### WORK INSTRUCTION 1
In the account of the ambulance run, why was an air ambulance not called to take the patient to Rapid City?
### WORK INSTRUCTION 2
Rewrite the account of the ambulance run, everything from "A Kadoka Fire" down to "with one patient.", replacing "whiteout" with "blinding snowstorm".
### WORK INSTRUCTION 3
Condense the paragraph of the ambulance account that begins "With winds" into a single shorter sentence that keeps its main facts.

A Kadoka Fire Department rescue truck followed the ambulance when it left town at 6:45 a.m., battling drifts on old Highway 16 to the 1880 Town, where the crews entered the interstate.

"It was horrible," ambulance service president Jackie Stilwell said of the weather conditions. Stilwell and fellow EMT Dick Stolley left the driving to Clarence "Web" Osborn.

Osborn, 77, has logged more than 100,000 miles responding to emergencies in the past 12 years, but Saturday's trip was the first that ended 30 hours after it began.

After loading two patients, one of them critically injured, the ambulance made its way to the Hans P. Peterson Memorial Hospital in Philip, 43 miles away.

Busy in the back with the patients, Stilwell recalls the trip took "longer than normal. We were driving in a whiteout."

From Philip, the ambulance was sent to Rapid City with one patient.

With winds gusts topping 30 miles per hour in snow and freezing fog, there was no question of calling for an air ambulance, Stilwell said. It was up to the ambulance to make the 80-plus-mile trip to Rapid City Regional Hospital.

[Collected data entries]

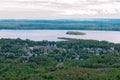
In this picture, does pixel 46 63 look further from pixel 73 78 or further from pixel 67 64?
pixel 73 78

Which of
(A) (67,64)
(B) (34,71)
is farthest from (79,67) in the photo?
(B) (34,71)

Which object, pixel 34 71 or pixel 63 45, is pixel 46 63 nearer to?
pixel 34 71

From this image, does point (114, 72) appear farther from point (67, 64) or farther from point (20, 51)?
point (20, 51)

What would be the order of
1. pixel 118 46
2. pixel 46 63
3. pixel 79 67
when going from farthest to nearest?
1. pixel 118 46
2. pixel 46 63
3. pixel 79 67

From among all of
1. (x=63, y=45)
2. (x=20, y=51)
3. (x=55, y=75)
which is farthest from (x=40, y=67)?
(x=63, y=45)

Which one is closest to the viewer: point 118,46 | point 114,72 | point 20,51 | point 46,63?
point 114,72

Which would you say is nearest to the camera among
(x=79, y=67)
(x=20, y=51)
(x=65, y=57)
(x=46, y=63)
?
(x=79, y=67)

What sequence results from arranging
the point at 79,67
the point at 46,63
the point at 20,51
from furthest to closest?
the point at 20,51 → the point at 46,63 → the point at 79,67

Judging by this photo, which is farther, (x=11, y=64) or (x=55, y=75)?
(x=11, y=64)

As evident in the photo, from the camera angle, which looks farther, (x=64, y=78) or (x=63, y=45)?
(x=63, y=45)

### EXERCISE RESPONSE 1
Stilwell said calling for an air ambulance was out of the question because wind gusts were topping 30 miles per hour in snow and freezing fog. That left the ground ambulance to make the 80-plus-mile trip to Rapid City Regional Hospital.

### EXERCISE RESPONSE 2
A Kadoka Fire Department rescue truck followed the ambulance when it left town at 6:45 a.m., battling drifts on old Highway 16 to the 1880 Town, where the crews entered the interstate.

"It was horrible," ambulance service president Jackie Stilwell said of the weather conditions. Stilwell and fellow EMT Dick Stolley left the driving to Clarence "Web" Osborn.

Osborn, 77, has logged more than 100,000 miles responding to emergencies in the past 12 years, but Saturday's trip was the first that ended 30 hours after it began.

After loading two patients, one of them critically injured, the ambulance made its way to the Hans P. Peterson Memorial Hospital in Philip, 43 miles away.

Busy in the back with the patients, Stilwell recalls the trip took "longer than normal. We were driving in a blinding snowstorm."

From Philip, the ambulance was sent to Rapid City with one patient.

### EXERCISE RESPONSE 3
Because wind gusts topped 30 miles per hour in snow and freezing fog, an air ambulance was out of the question, so the ambulance had to make the 80-plus-mile trip to Rapid City Regional Hospital.